The announcement, which was made in a statement this morning to the German stock exchange, comes despite initial reports of a positive showing at Drupa in a statement made in June and defies KBA's expected earning of €62.3m (£49.5m).
In the statement, KBA said that the increase in sheetfed orders anticipated following "a sizeable volume of contracts negotiated at Drupa" had failed to materialise as printers struggled to raise money to support the deals.
The profit warning comes just over a month after the group president and CEO Albrecht Bolza-Schünemann said the pre-tax profit target of last year's €62.3m posed "something of a challenge" but added that he saw "no reason to lower our sights".

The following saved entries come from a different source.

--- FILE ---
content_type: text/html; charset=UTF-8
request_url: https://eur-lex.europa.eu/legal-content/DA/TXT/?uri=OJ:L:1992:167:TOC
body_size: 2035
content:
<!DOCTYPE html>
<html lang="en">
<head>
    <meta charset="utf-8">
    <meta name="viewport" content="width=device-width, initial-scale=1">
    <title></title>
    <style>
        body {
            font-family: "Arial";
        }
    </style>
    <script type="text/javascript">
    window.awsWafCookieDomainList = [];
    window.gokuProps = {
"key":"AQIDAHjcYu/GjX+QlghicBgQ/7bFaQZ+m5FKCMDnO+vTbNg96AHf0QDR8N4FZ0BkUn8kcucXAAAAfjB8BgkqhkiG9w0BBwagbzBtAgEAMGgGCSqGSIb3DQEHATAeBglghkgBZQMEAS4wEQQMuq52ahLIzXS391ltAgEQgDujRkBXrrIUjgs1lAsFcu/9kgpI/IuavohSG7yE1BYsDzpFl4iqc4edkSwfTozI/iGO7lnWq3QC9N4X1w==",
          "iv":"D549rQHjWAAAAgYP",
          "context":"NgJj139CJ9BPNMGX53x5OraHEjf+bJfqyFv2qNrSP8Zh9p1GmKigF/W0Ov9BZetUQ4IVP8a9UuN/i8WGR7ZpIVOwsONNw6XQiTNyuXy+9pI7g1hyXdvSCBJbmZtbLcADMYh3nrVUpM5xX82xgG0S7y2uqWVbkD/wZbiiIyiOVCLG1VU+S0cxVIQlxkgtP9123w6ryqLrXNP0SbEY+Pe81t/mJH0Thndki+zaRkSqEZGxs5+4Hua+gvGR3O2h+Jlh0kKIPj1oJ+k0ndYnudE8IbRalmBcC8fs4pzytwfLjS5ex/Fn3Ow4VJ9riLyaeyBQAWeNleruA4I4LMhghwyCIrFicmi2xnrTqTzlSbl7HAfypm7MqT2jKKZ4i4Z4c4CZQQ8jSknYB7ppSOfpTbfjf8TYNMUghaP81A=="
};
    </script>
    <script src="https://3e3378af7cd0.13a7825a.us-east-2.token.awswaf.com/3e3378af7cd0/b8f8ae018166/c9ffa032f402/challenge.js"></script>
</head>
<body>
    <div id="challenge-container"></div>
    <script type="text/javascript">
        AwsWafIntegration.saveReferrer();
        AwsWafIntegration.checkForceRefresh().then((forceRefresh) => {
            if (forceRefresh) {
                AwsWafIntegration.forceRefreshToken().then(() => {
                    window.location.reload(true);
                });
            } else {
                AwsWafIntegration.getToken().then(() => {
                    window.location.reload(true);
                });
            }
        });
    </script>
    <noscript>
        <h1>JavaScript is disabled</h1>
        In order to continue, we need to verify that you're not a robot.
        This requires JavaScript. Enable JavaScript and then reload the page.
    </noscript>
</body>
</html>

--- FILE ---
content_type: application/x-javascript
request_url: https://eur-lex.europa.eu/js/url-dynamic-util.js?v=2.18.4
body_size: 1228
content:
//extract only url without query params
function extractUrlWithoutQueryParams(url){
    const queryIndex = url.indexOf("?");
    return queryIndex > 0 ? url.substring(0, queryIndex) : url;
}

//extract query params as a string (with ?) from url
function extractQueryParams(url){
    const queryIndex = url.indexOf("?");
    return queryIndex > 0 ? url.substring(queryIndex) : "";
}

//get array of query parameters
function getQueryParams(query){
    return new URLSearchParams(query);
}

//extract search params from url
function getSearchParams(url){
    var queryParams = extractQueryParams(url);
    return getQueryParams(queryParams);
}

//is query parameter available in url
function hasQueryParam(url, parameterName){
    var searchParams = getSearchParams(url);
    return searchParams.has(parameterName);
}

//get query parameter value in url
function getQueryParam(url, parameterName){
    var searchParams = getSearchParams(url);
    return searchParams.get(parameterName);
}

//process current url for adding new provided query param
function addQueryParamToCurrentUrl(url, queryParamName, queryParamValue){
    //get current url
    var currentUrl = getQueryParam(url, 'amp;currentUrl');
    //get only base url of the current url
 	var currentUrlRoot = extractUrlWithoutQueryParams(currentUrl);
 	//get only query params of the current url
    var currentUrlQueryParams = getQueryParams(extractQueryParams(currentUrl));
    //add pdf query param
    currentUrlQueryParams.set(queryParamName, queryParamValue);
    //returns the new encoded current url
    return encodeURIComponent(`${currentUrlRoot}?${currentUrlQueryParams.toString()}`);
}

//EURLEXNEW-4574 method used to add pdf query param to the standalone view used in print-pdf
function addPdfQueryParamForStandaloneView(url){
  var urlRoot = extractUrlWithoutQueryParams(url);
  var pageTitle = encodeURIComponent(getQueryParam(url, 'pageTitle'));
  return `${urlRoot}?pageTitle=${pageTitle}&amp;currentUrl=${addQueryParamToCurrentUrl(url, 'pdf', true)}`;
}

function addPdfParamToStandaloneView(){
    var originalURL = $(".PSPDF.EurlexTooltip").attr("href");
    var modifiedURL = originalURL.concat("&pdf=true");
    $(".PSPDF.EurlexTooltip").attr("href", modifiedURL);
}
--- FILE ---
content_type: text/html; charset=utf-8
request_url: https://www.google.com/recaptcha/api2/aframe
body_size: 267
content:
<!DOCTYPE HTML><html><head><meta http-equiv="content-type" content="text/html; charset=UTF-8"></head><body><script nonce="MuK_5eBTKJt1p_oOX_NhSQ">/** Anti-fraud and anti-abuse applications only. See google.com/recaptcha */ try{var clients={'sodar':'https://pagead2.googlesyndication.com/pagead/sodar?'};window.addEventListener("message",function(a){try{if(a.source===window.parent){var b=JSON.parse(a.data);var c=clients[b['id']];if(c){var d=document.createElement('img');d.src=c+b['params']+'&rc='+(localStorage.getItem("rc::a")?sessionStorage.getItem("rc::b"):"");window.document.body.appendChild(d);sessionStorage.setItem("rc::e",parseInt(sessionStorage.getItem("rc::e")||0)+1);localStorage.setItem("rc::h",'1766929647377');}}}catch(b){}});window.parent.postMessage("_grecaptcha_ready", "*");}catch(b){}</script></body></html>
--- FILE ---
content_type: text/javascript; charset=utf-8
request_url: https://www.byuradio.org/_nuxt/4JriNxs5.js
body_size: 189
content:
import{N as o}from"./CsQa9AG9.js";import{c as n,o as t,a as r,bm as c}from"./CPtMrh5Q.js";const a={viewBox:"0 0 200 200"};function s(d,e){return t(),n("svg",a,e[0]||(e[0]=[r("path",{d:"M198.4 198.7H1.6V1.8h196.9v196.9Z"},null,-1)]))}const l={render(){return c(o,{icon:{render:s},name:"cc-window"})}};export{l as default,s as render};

Christian Knapp, managing director of KBA UK, said that although the UK market mirrors the rest of Europe, the UK division went to Drupa with lower expectations.
"We went with a more cautious approach, he said. The strengthening of the euro against the pound had put pressure on prices for our UK customers with increases of about 20%."
He also said that he was optimistic about the future: "A decision to delay buying a new press does not mean that the press does not have to be bought.
"When the tide turns there will be a lot of pent-up demand which in turn will translate into sales."
KBA shares were down nearly 13% on the news on the Xetra exchange, trading at €11.90 (£9.52) at 10.22am BST.
The news comes just days after rival Heidelberg announced it was restructuring its UK division and closing its Leeds site to reflect the changing face of the UK print industry.